▶ 给定文段:

本系列大概有 5 篇文章,通过论文和源码和大家一起学习研究。本文将看看 Megatron 如何处理设置并行。
本系列其他文章为:
[源码解析] 模型并行分布式训练Megatron (1) — 论文 & 基础
[源码解析] 模型并行分布式训练Megatron (2) — 整体架构
[源码解析] 模型并行分布式训练 Megatron (3) —模型并行实现
0x01 前文回顾
前文我们对模型并行的原理和代码进行了分析,对于给定的模型,现在还需要解决几个问题:
- 如何把模型切分给节点,比如哪个节点负责哪些层。
- 数据并行,模型并行,流水线并行这几种并行之中,每个节点分别属于哪个部分?
- 如何避免流水线带来的问题。
我们接下来就仔细分析一下。
0x02 初始化
initialize_model_parallel 方法用来设置模型并行,所以我们接下来就具体分析。
2.1 全局变量
因为前文_initialize_distributed之中调用了torch.distributed.init_process_group 初始化分布式环境,所以我们知道,每个进程都有自己的 gloabl rank 和 local rank,都有自己的全局变量。
主要变量如下(具体例子可以结合 initialize_model_parallel 之中的注释来看):
- _TENSOR_MODEL_PARALLEL_GROUP :当前 rank 所属于的Intra-layer model parallel group,就是tensor 并行进程组。
- 假如每一层分为两个tensor,则 _TENSOR_MODEL_PARALLEL_GROUP 例子为:[g0, g1], [g2, g3], [g4, g5], [g6, g7], [g8, g9], [g10, g11], [g12, g13], [g14, g15]。
- _PIPELINE_MODEL_PARALLEL_GROUP :当前 rank 所属于的Intra-layer model parallel group,就是流水线进程组。
- 假如流水线深度为4,则例子为 [g0, g4, g8, g12], [g1, g5, g9, g13], [g2, g6, g10, g14], [g3, g7, g11, g15]。
- _MODEL_PARALLEL_GROUP :当前 rank 所属于的模型并行进程组,包括了以上两组。
- 针对我们例子,就是完整模型被复制了两份,其 GPU 节点具体是[0, 1, 4, 5, 8, 9, 12, 13],[2, 3, 6, 7, 10, 11, 14, 15]
- _EMBEDDING_GROUP : 嵌入对应的进程组。
- _DATA_PARALLEL_GROUP :当前 rank 所属于的Data parallel group。

▶ 数据条目:
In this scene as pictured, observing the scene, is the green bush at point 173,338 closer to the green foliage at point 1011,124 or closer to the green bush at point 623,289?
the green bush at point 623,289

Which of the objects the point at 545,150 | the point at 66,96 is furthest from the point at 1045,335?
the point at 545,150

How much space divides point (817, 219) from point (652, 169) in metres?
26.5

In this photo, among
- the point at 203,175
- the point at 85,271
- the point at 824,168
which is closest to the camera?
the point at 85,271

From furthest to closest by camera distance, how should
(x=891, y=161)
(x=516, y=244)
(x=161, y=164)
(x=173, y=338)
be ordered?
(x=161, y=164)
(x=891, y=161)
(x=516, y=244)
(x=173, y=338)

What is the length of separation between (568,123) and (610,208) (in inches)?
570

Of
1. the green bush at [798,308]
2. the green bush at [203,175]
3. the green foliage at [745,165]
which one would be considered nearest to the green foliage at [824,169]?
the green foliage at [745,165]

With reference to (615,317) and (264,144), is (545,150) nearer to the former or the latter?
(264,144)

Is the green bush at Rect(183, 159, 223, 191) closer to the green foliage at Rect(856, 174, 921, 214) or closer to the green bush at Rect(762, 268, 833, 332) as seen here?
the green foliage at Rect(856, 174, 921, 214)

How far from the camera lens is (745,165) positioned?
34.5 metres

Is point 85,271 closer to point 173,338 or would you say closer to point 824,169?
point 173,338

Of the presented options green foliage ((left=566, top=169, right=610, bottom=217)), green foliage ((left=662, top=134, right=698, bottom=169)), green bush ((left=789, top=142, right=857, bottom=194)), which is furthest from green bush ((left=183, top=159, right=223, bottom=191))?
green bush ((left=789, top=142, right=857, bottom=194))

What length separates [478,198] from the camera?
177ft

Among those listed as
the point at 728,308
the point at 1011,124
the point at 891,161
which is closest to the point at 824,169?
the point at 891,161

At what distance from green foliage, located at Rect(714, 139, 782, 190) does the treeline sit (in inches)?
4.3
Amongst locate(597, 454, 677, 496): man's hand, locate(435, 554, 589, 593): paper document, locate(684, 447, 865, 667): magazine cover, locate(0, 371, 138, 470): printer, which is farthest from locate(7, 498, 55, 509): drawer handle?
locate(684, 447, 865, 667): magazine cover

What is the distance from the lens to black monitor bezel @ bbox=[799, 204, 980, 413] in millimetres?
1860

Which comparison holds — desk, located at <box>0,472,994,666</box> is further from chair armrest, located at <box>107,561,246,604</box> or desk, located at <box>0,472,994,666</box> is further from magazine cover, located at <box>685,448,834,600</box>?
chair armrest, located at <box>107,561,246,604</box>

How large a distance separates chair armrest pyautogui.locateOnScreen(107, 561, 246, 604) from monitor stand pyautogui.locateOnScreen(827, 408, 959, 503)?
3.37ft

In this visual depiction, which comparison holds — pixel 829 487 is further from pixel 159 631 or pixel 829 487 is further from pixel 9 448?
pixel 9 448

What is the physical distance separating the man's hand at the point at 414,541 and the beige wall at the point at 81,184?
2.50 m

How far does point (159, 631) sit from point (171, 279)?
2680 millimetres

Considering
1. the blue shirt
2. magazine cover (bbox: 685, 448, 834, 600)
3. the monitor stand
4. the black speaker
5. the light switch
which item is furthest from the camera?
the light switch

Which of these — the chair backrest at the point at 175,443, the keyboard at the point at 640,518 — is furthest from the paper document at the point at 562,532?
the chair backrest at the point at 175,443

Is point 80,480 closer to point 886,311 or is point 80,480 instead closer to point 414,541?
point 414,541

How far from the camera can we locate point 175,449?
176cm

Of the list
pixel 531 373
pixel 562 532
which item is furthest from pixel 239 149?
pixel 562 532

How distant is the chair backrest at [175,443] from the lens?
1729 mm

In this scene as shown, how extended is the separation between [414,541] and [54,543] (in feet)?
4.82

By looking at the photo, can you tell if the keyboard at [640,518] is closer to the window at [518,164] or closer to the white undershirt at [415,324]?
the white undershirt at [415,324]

▶ 任务要求: 逐字照录关于 Megatron 并行设置的文段中从“- 如何避免流水线带来的问题。”起至“和 local rank,都有自己的全局变量。”止的这一部分。

▶ 参考答案:
- 如何避免流水线带来的问题。
我们接下来就仔细分析一下。
0x02 初始化
initialize_model_parallel 方法用来设置模型并行,所以我们接下来就具体分析。
2.1 全局变量
因为前文_initialize_distributed之中调用了torch.distributed.init_process_group 初始化分布式环境,所以我们知道,每个进程都有自己的 gloabl rank 和 local rank,都有自己的全局变量。